AVIS DU GROUPE BRETON

Nicole 
J'avais lu ce livre il y a longtemps et j'ai été très heureuse de le relire, d'autant que sur fond de victoire de Barack Obama, l'histoire avait encore plus de force. Le texte est difficile. C'est un livre qui se métrite, mais quelle puissance. Les personnages sont magnifiques.
Lona 
Roman, récit historique, fait divers, témoignage ? C’est sombre, dur, étouffant, impressionnant. La lecture n’est pas facile : les va-et-vient permanents entre réalités, fictions, rêves, brutalités, horreurs, violences, sorcellerie, destin, exorcisme, hystérie, folie ne facilitent pas la chronologie des faits !
Bien sûr, il y a l’histoire de l’esclavage : la misère, la pauvreté, la bestialité, les humiliations, les angoisses, les crimes. L’absence des hommes – maris, fils, frères ; une vie qui se construit autour et avec des femmes : belle-mère, filles, voisines.
Derrière ces situations noires, graves, angoissantes, j’ai trouvé tendresse, couleur (se mettre au lit pour penser à la couleur des choses (p. 246), richesse des rapports humains, affection, fusion, amour, recherche permanente de liberté et de sécurité. La culpabilité de Seth par rapport à son infanticide la poursuit comme un fantôme. C’était pourtant un acte d’amour. Qui est Beloved ? Un enfant de substitution, une culpabilité, un remords, un fantôme ? Comment refouler le passé (p. 107) ? Elle sait bien que les gens qui ont une mauvaise mort ne restent pas en terre ! Comment se "racheter" de sa faute ? Comment se sortir de cette voie sans issue et reprendre possession de soi-même (p. 136) ? Elle va sombrer dans la folie ! C’est Denver, sa fille, qui apportera la réponse : elle quittera la maison et la folie de sa mère pour trouver un travail. Faut-il faire un lien entre cette rupture et le fait qu’elle rejoigne un Blanc ? Je le relirai certainement : il reste des "choses" à approfondir et à découvrir.
Lil 
Un livre difficile – un de ces livres qui se méritent – difficile au niveau de la construction du récit, difficile au niveau de l'écriture qui passe d'un registre à l'autre, difficile au niveau du thème, puisque l'on chemine du réel à l'irréel, avec les esclaves, les fantômes, les esprits...
J'ai été bouleversée par ce livre de mémoire dédié au peuple noir, du temps de l'esclavage, à travers l'histoire de Sethe.
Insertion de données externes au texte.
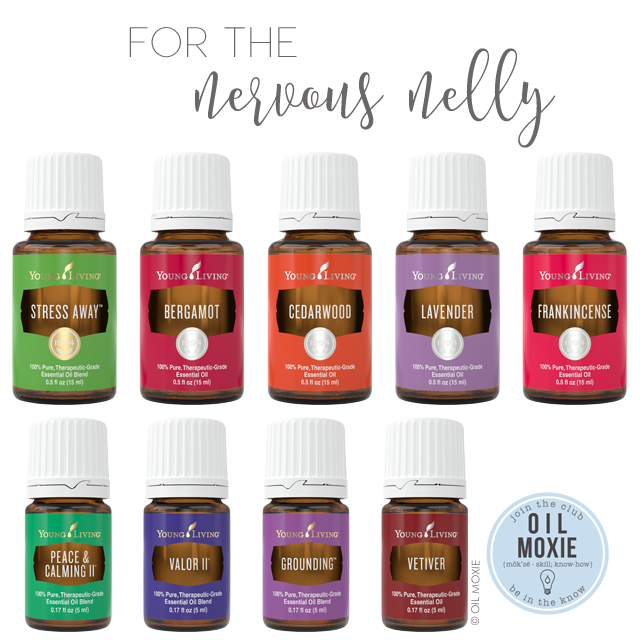 Essential Oils For the Nervous Nelly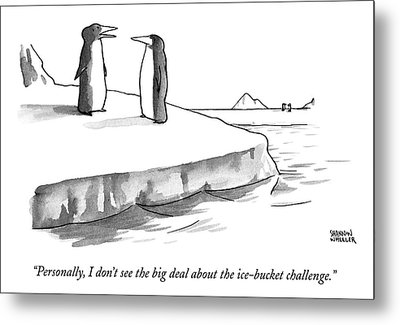 One Penguin Speaks To Another Penguin Metal Print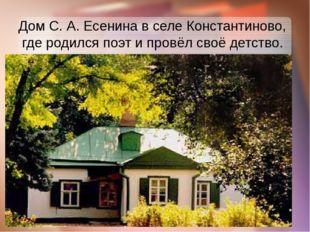 Дом С. А. Есенина в селе Константиново, где родился поэт и провёл своё детство.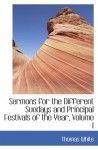 Sermons for the Different Sundays and Principal Festivals of the Year, Volume I - Thomas White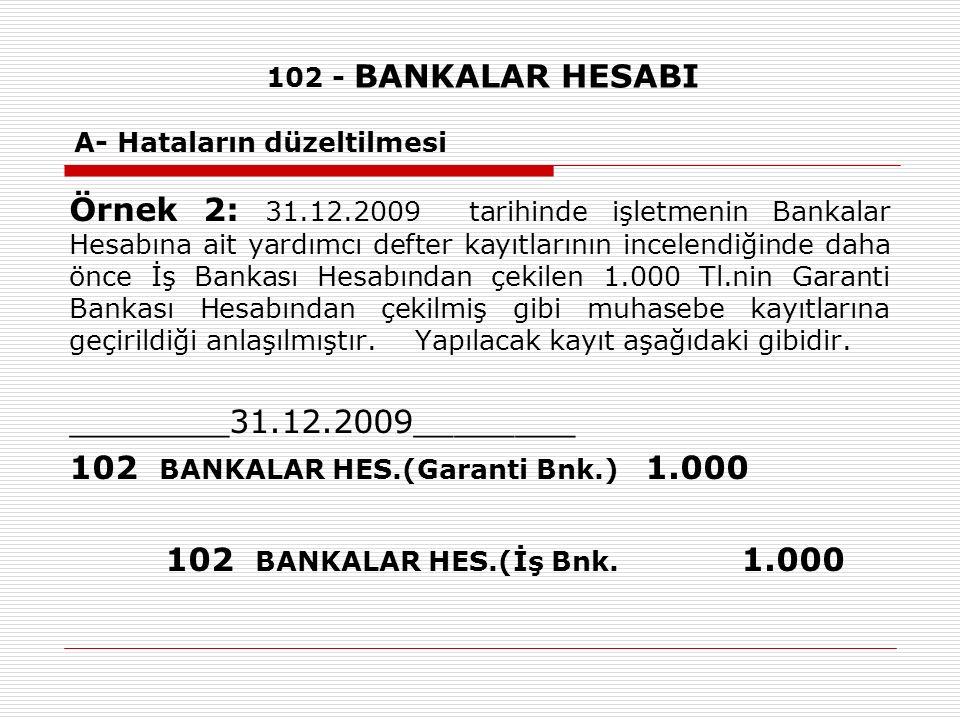 102 - BANKALAR HESABI A- Hataların düzeltilmesi Örnek 2: 31.12.2009 tarihinde işletmenin Bankalar Hesabına ait yardımcı defter kayıtlarının incelendiğinde daha önce İş Bankası Hesabından çekilen 1.000 Tl.nin Garanti Bankası Hesabından çekilmiş gibi muhasebe kayıtlarına geçirildiği anlaşılmıştır.
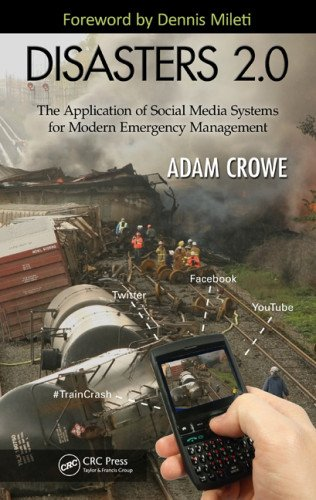 Disasters 2. 0 The Application of Social Media Systems for Modern Emergency Management  2012 edition cover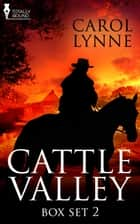 Cattle Valley Box Set 2 ebook by Carol Lynne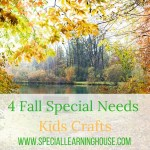 4 Fall special needs kids crafts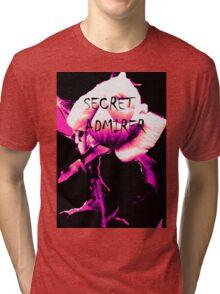 Secret Admirer Tri-blend T-Shirt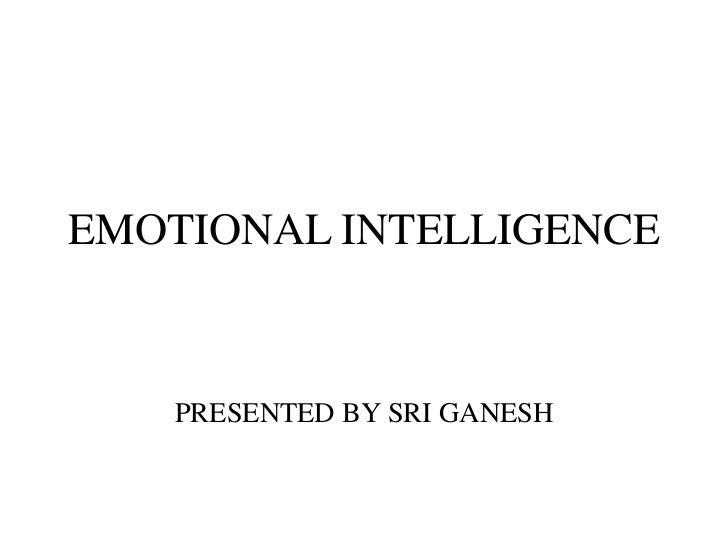 EMOTIONAL INTELLIGENCE   PRESENTED BY SRI GANESH
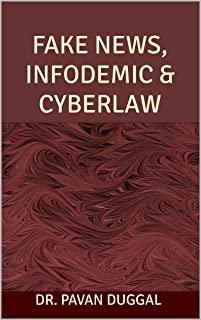 FAKE NEWS, INFODEMIC & CYBERLAW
L'horreur de cette époque si justement décrite dans ses conséquences tragiques que sont, entre autres, le meurtre des enfants et la folie de Sethe, m'est entrée dans la chair et le cœur, même si la compréhension que je puis en avoir, en tant que blanche, demeure purement intellectuelle.
Pour moi, Beloved n'est que l'incarnation de la culpabilité de Sethe et la possibilité d'exorciser son passé. J'ai beaucoup aimé ce personnage de femme, son courage, son humanité, sa force, son amour pour ses enfants qui va jusqu'à tenter de leur ôter la vie pour leur éviter le pire !
Un très, très grand livre à garder dans sa bibliothèque.
Jean-Pierre
Pour être compris le récit doit être reconstitué, et c'est tant mieux si on y parvient. J'avoue avoir eu le plus grand mal à le faire. C'est probablement un choix délibéré de l'auteur (*), et c'est un pari risqué car le livre est difficile à lire. De même, l'écriture est trop souvent absconse, des paragraphes et des chapitres entiers complètement incompréhensibles, le mélange entre réalité et cauchemar dérangeant. Sans doute la culture africaine noire est différente de la nôtre, et il peut être intéressant de la connaître. Mais la connaître n'est pas forcément la partager. A cause probablement d'un manque de recul, je ne suis pas entré dedans. J'aurais été plus entraîné par une vision extérieure, une sorte d'exposé à la lumière cartésienne d'un observateur. Ce n'est pas ce qu'a fait Toni Morrison. Elle est totalement partie prenante de cette horreur, et on peut le comprendre puisqu'il s'agit de son histoire.
Toute proportion gardée, c'est un peu comme si un martyre chrétien des premiers siècles tentait de me faire partager sa foi : le fait d'être torturé ne confère aucune vérité à sa croyance. Là n'est sans doute pas le projet de l'auteur (*) : elle raconte de l'intérieur et ne se soucie pas de savoir si son récit peut avoir une portée universelle, c'est-à-dire s'appuyer sur ce qui fédère tous les êtres humains, et donc peut atteindre tout un chacun.
Moi, les histoires de fantômes...
Mais on ne peut pas ignorer l'histoire horrible de l'esclavage. C'est ce qui fait la force de ce livre. Que de vies brisées, d'êtres souillés, en premier lieu bien sûr les esclaves mais aussi les esclavagistes qui tuent en eux tout sentiment humain ! Les événements contemporains nous font apprécier le chemin parcouru depuis cette époque maudite. Restons cependant d'un optimisme prudent, car « le ventre est encore fécond d'où peuvent surgir les bêtes immondes »
(*) Pour les militantes de l'égalité orthographique, auteur = auteure

Claire
En tant que militante de la symétrie, je propose d’écrire un vétérinair.


SUR TONI MORRISON

Une interview dans L’Express (1993) ; elle y parle des Aventures de Huckleberry Finn, notre lecture précédente.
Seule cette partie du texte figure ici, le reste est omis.